Bodies smouldered. Ash drifted where snow had been.

Steam rose faintly from the wet stone.

Only one figure moved through it.

She walked toward him like the fire had simply decided to carry her.

Asha's cloak snapped once in the heated air before settling against her boots. The embers around her feet curled in toward her steps, reacting like they recognised their source. Stray flames flickered along her fingers, then died at a flex of her hand.

She took in the scene with one swift sweep of her eyes.

The bodies.

The burned armour.

The man who was somehow still on his feet.

"Captain Joren," she said.

"You chose a dramatic place for your last stand," she said. "Forgive me but I cannot let you die yet."

He let out a rough, breathless sound that might have been a laugh.

"I had to find the others first," Asha replied. "Would've been a shame to drag you out just to tell you they'd died in another corner."

His knees threatened to give.

She crossed the distance between them in a single step and slid her shoulder under his good arm before he could hit the ground.

"Easy," she said. "You're no good to anyone face."

Pain flared as her movement jostled his wounded side. He hissed between his teeth. "Left arm's broken," he said.

"I can see that," she murmured.

Up close, she smelled faintly of smoke and something cleaner beneath it...copper and pine resin.

Her free hand moved with quick efficiency, checking the worst wounds...a stab in his side, the gash at his shoulder, the way his ribs rose and fell.

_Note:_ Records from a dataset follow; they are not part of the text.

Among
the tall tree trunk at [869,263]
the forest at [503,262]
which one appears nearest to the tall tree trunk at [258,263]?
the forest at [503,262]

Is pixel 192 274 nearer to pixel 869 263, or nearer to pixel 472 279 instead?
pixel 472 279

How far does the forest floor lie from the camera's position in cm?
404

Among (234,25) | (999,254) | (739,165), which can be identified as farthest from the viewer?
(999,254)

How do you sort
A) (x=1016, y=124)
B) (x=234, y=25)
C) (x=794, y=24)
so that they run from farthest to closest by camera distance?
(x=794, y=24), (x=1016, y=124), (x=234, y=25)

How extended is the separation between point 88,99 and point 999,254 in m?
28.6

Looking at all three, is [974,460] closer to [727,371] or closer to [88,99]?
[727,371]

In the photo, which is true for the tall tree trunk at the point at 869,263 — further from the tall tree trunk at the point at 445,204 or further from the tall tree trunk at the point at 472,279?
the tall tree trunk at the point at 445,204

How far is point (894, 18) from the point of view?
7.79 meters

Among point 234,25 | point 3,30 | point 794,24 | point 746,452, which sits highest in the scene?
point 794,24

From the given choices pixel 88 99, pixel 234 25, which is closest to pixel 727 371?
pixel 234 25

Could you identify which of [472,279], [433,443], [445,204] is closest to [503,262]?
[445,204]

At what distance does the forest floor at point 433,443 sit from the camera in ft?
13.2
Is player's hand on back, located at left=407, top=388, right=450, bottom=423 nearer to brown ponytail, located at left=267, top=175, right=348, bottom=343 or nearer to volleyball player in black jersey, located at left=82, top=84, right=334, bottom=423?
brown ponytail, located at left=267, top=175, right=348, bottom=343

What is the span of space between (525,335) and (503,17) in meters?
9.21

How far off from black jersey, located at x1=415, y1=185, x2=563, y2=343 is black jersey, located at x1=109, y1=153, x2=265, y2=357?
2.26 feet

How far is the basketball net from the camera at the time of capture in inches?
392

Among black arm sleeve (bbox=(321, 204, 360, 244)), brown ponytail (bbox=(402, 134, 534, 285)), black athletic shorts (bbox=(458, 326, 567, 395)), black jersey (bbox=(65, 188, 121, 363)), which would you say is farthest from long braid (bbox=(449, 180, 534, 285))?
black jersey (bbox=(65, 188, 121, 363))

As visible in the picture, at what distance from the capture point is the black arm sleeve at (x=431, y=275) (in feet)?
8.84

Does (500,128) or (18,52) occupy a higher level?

"You're stubborn," she said. "That's working in your favour."

"Going to complain about it?" Joren asked.

"Later," Asha said. "When you're not bleeding."

She knelt just long enough to tear a strip from the edge of her cloak and fashioned a crude sling for his broken arm, binding it tight against his chest. Each touch sent sparks of pain through his body, but her hands were steady, certain.

"Can you walk?" she asked.

"yes" he said.

He considered the distance back the way she had come. Considered how the courtyard swayed when he blinked.

"I can walk," he said finally. "Might curse a lot, though."

"I've heard worse," Asha replied. "Your Comrades. They're waiting in the canals."

Joren's eyes closed briefly in relief. When he opened them again, the world swam a little less.

"Good," he breathed. 

Asha shifted her stance, bracing under his weight as they turned away from the dead.

"Lean on me when you have to," she said.

He let out a low chuckle that turned into a cough.

They passed through the ruined archway together. The snow outside the courtyard was still falling in small, quiet flakes, untouched by the inferno she'd brought to bear inside.

Behind them, the last embers cooled on the stone.

Ahead, the dark of the drainage tunnels waited, ready to swallow them.

Asha tightened her grip on him as his steps faltered once on the descent.

"Don't sleep yet," she said. "Your friends are waiting to see your face."

Joren managed a faint, crooked smile.

The spark that was Asha carried him down into the dark, back toward the others, leaving a courtyard of ash and cooling iron behind.